An example of Muhaqqaq calligraphy from the Hagia Sophia in Istanbul
The quest for a monolithic-authentic-higher-stable self is the central theme of Umera Ahmed’s latest novel Alif. This highly idealised aspiration drags the novel into a realm where a very specific interpretation of a particular religion — in this case, Islam — gets invoked. The notion of stability of the human self — a quintessentially metaphysical one — finds its validity in the backdrop of a mundane, secular, material world which, remaining unendingly in a state of flux, eventually destabilises itself. So, it makes sense when one sees that everything redolent with secular, mundane and worldly stains is painted as ‘sinful’, consequently desisted, lamented and finally abandoned.
The main characters — Qalb-i-Momin, Momina and Husn-i-Jahan — are made to ditch the secular world of showbusiness in order to tread a clear spiritual path. Master Ibrahim, another lead character, also follows the same path and gives up his prosperous business of shoemaking in a bid to give in to Allah.
The Muhaqqaq style of Islamic calligraphy, which evolved in 15th century Turkey, becomes not only a metaphor for the characters’ transformation into spiritual beings, but a ‘sole’ path that leads to spirituality and falah [salvation and spiritual wellbeing]. Playing on ecstasies, transformative progression is made to happen; ecstasy stemming from the affluence of flesh and then from the affluence of the soul. Having abandoned secular showbiz life, all the major characters finally embrace the art of Quranic calligraphy.
Umera Ahmed’s latest novel is all about simplistic binaries and the rejection of the world in favour of the author’s chosen truth
Qalb-i-Momin’s grandfather, Abdulali, comes from a family of Turkish calligraphers. His son, Taha, revolts against family tradition by painting dancing images of Husn-i-Jahan — images that become ingrained in his imagination when he sees her performing at a cultural show in Istanbul. He falls in love and marries Husn-i-Jahan, a leading Pakistani film actress of the 1980s. She takes a mere second to bid goodbye to the ‘profane’ world of showbiz — and, of course, Pakistan — to lead a simple family life in Turkey. Their son, Qalb-i-Momin, joins the Pakistani film industry and soon becomes an icon. In the words of Abdulali, he chooses the path of worldly success instead of falah, as the novel seems to consider Islamic calligraphy as the one and only alternate form of art.

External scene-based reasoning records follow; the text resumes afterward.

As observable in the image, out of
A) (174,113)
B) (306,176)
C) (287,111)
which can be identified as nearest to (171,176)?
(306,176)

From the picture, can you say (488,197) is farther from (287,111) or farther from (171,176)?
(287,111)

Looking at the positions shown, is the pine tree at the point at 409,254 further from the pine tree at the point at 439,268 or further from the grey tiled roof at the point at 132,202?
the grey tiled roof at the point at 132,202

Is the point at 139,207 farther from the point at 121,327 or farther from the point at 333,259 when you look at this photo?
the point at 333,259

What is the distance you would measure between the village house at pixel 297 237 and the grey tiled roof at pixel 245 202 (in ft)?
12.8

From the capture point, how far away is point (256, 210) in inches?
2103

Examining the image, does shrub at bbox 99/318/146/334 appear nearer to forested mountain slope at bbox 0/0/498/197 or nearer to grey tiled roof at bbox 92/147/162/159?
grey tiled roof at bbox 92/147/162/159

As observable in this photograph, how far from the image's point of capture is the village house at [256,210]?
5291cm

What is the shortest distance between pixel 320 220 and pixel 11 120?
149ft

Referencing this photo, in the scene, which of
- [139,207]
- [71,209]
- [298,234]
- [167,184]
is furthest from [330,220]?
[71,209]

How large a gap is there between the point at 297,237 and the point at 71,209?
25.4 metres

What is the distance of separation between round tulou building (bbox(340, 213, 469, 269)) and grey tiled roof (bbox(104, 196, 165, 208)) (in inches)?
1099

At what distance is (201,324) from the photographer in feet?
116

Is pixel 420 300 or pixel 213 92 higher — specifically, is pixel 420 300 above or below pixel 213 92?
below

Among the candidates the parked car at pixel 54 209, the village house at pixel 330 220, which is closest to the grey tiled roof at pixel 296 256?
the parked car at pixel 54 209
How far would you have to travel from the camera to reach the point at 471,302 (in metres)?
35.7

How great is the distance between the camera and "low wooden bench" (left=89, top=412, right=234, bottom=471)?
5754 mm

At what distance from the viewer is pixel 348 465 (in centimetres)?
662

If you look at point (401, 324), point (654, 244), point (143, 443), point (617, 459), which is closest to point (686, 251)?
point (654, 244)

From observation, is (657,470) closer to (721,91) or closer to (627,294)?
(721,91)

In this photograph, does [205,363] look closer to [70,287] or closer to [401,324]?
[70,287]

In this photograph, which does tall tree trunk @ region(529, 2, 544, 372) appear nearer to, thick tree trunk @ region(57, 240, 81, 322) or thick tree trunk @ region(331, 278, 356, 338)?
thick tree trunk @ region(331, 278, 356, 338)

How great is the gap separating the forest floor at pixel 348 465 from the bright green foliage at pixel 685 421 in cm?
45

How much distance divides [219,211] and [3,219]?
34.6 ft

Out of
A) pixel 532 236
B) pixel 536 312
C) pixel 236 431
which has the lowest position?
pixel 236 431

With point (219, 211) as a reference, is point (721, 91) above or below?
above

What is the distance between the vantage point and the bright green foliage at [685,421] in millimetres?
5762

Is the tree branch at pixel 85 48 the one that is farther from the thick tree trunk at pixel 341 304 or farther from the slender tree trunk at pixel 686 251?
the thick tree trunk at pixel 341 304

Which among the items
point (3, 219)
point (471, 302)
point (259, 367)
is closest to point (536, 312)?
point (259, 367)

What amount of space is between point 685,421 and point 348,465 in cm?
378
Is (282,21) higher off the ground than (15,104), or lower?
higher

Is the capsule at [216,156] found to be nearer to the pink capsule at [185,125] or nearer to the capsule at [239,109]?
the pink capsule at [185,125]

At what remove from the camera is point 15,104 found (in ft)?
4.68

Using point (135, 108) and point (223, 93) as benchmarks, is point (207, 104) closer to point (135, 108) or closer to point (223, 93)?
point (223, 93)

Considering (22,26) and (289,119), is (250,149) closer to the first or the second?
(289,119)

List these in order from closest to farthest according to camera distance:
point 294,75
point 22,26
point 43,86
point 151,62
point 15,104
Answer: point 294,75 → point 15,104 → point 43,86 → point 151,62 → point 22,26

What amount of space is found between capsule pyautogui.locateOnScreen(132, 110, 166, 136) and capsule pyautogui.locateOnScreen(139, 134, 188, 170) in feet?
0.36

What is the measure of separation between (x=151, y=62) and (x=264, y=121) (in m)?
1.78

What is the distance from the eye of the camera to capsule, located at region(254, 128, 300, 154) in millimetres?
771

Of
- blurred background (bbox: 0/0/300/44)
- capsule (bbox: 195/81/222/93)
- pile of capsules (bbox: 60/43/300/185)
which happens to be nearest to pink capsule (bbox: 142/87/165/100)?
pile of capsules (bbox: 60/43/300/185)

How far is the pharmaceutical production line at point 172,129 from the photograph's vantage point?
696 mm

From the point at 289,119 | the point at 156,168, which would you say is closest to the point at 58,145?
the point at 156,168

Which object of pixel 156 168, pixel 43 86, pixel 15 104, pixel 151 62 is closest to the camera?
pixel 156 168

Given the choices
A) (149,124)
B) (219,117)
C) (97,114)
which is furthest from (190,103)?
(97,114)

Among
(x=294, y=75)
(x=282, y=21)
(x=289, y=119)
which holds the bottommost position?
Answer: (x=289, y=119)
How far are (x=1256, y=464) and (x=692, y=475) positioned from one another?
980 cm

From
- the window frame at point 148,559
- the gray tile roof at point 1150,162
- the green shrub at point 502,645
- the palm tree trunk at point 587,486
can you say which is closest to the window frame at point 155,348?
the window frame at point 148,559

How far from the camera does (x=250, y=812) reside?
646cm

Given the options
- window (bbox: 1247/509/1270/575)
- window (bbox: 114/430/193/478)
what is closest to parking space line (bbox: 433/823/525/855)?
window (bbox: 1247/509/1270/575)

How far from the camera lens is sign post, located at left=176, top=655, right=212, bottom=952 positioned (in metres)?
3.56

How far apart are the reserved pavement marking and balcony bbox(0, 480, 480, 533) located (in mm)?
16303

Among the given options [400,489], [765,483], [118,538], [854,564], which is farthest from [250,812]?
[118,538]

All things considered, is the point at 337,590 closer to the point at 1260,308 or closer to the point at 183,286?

The path of alif, the first letter of ‘Allah’, is portrayed as the wahid [single, incomparable] path to spirituality. However, seeing how the characters are transformed into spiritual beings, the word ‘spirituality’ in the novel’s context appears most problematic. In the story, spirituality means “woh seedha raasta jo GPS dikha sakta hai na aql ... wo raasta dil ki galiyon say guzar kar rooh tak pohonchta hai aur sirf iman ki roshni men nazar aata hai [that straight path which neither GPS nor rationality can lead to ... that path reaches the soul after passing through the alleys of the heart and can be seen only in the light of faith].”
An aversion to human intellect and its products — ranging from the imaginative arts to free thinking to freedom to individuality — seems entrenched in Ahmed’s notion of spirituality.
The main theme of her novel is unravelled through fabricating the lives of characters deeply embedded in sets of binaries and the continuous process of othering. The major binary consists of religion and the material world. Sacred and profane, spirituality and rationality, godly and human, soul and body, permanence and mortality, falah and success are subsets of the said binary. These binaries have been in place since modernity. Modern philosophy, social sciences and modern fiction, too, have been, in one way or another, entangled in the discursiveness created out of these binaries. Imagining the world through the lens of binaries ends up in an either/or state; either constructive and liberating or destructive and enslaving.
One side of the binary coin is deemed to be wrapped in absolute darkness while other side is thought to be permanently glowing. The world of human art, its amusements and vivacities are regarded emblematic of the darkness that pulls people away from the straight path of falah. Falah, with its godly rewards, resides at the centre of Islamic calligraphy. Falah is not just superior to the success which Qalb-i-Momin, Husn-i-Jahan, Master Ibrahim and Momina experience in the field of human art; it possesses an exclusionary value. None of the characters cast even a cursory glance at the possibility that the core aesthetic value of human art can give disinterested pleasure that doesn’t collide with spirituality — a much cherished and celebrated notion in the novel. Each major character is made to desist and consequently abandon their destabilised, distorted selves — reminiscent of their successful lives — for single, stable, higher selves which the path of falah augurs.